• Directions:
a – Please list every theme other than the medieval one that the Charity Week article says Enriquez and Mascola considered.
b – Carry on the Charity Week article from its final sentence.

• Source text:
-----

This year’s installment of the beloved University of Dallas tradition is back with a new flavor. Luke Enriquez and Alexa Mascola, both junior politics majors, are co-chairs of the upcoming 2023 Charity Week, which will be held from Oct. 15 to Oct. 21. Charity Week is a yearly event run by the junior class to raise money for charity.

This year’s Charity Week is themed “Ye Olde Charity Week” – an ancient UD tradition thrown with a medieval twist. Other themes considered by Enriquez and Mascola included space, ancient Greece and Rome, pirates and movies; however, the medieval theme stood out as the clear choice.

“We wanted something that was very broad, something that wouldn’t be too restricted to a certain movie or anything like that. We thought that medieval-themed was the most broad, most creative theme there is because it spans a thousand years or so,” said Enriquez. “Also, who doesn’t like wearing their burlap sacks? We’re going to have monks, wizards, knights and that sort of thing walking around. We also encourage anyone else that has their kilt or tights on standby to wear them as much as possible.”

“It’s a broad umbrella of the medieval we’re welcome to accepting. King Arthur, Monty Python, Princess Bride – anything that’s remotely medieval we’re willing to take,” said Mascola.

“This has been a theme that’s been tossed around a lot in the past and people have always shied away from it, because I think that that theme, to be done well, takes a lot of work,” said Moey Brown, director of student activities. “Some of the other junior teams have shied away from taking on that kind of mantle, but Alexa and Luke were so excited about it, and they have so many ideas. I think they’re going to do a phenomenal job.”

Enriquez and Mascola, both decked out in crowns and royal robes, announced their theme from the Haggar balcony overlooking the Mall at 12:30 p.m. on Friday, Sept. 15. Mascola drew the crowd to attention with the sound of her trumpet.

-----

• Dataset entries:

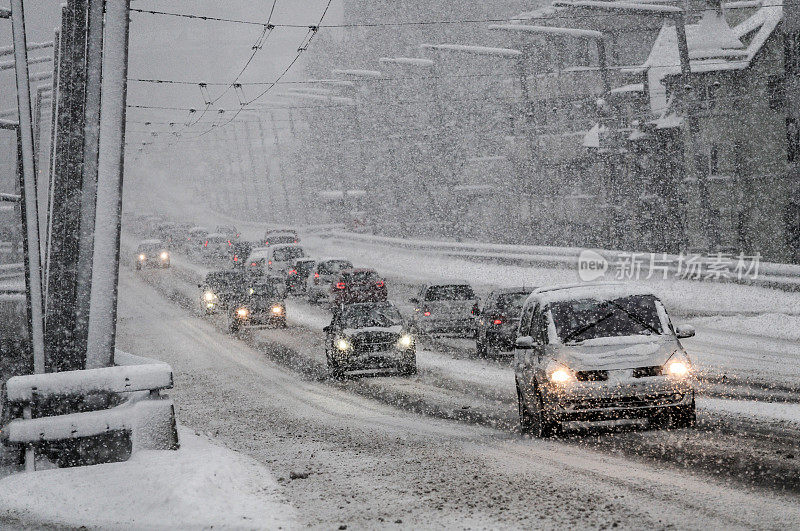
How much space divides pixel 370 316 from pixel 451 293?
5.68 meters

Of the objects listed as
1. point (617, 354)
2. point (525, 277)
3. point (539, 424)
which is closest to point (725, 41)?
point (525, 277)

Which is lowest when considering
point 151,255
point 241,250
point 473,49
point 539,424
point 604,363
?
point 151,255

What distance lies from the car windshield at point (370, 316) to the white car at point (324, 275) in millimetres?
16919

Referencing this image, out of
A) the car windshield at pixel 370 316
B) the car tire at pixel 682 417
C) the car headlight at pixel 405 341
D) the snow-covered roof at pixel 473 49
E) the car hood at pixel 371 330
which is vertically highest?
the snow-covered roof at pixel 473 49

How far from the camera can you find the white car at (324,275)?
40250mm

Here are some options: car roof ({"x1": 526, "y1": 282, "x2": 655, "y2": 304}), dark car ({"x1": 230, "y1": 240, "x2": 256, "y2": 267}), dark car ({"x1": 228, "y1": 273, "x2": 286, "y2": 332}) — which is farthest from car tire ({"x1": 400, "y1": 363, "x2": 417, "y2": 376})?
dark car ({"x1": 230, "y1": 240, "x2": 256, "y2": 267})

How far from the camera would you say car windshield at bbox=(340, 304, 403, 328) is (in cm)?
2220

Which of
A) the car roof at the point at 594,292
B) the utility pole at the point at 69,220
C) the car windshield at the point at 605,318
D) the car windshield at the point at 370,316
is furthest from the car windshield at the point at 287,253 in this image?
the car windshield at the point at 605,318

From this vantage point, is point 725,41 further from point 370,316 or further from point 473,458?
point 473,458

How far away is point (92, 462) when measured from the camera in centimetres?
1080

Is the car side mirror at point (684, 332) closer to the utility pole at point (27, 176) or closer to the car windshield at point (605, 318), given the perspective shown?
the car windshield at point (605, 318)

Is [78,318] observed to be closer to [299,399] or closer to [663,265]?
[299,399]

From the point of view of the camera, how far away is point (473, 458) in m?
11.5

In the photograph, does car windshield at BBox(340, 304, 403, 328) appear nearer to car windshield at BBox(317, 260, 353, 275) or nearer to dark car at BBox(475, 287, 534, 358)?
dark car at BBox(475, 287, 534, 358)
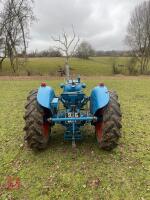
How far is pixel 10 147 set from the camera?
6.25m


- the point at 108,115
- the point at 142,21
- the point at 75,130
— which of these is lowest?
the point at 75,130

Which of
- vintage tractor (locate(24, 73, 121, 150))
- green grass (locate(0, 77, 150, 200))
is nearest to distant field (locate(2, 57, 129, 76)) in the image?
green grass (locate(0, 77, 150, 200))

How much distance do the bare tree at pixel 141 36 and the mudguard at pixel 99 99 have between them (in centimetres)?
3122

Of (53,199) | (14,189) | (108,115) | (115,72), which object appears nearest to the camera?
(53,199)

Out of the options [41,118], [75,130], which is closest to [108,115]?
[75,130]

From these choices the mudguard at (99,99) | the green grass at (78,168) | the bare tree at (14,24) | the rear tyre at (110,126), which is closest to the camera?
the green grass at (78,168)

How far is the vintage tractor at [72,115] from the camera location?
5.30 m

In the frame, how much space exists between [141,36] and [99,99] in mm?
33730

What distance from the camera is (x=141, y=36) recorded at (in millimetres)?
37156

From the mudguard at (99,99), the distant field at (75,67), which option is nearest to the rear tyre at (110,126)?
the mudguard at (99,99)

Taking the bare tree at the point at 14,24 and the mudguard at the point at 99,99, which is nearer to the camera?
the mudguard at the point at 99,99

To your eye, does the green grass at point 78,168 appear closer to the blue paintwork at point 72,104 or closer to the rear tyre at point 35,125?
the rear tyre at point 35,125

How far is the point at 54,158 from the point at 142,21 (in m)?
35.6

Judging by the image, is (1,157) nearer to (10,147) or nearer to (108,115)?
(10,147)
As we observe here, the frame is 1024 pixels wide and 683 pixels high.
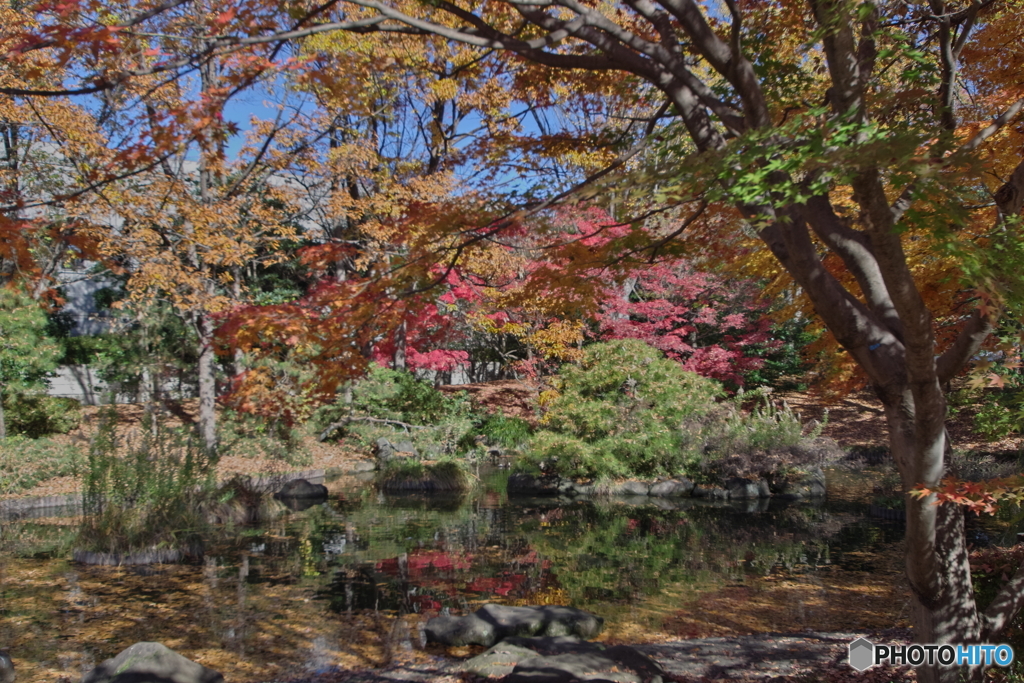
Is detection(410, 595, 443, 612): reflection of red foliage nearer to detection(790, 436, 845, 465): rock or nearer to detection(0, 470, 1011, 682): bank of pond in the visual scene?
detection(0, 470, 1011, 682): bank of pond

-----

• Exercise answers:
a –
Space
Ancient Greece and Rome
Pirates
Movies

b –
“By the divine authority bestowed upon us by ‘democracy,’ we have asserted our tyrannical rule,” said Enriquez.

“You may now applaud,” said Mascola. The crowd applauded.

The duo ended their announcement by tossing chocolate coins down into the crowd, undoubtedly symbolizing the copious funds to be raised during Charity Week.

Four charities were voted on to be the recipients of the Charity Week proceeds. These were: St. Francis Montessori School, a local elementary school in Irving that provides affordable education to large Catholic families, In My Shoes, a faith-based nonprofit that provides a safe, welcoming community for pregnant and parenting women who are homeless or at risk of homelessness, A Woman’s Haven Pregnancy Center, a prolife pregnancy center located in San Antonio for families navigating emergency pregnancies and Me Squared Cancer Foundation, a non-profit organization that helps adults with newly diagnosed cancer in the DFW area by providing cancer-related educational and financial assistance to ease their journey and give them hope.

“They’re all great charities. So any two that get picked are going to be great,” said Mascola.

Enriquez and Mascola’s high aspirations for Charity Week are constrained by a relatively slim budget of $4,200 for the whole week. However, the spirit of the UD community helps make the most of every dollar.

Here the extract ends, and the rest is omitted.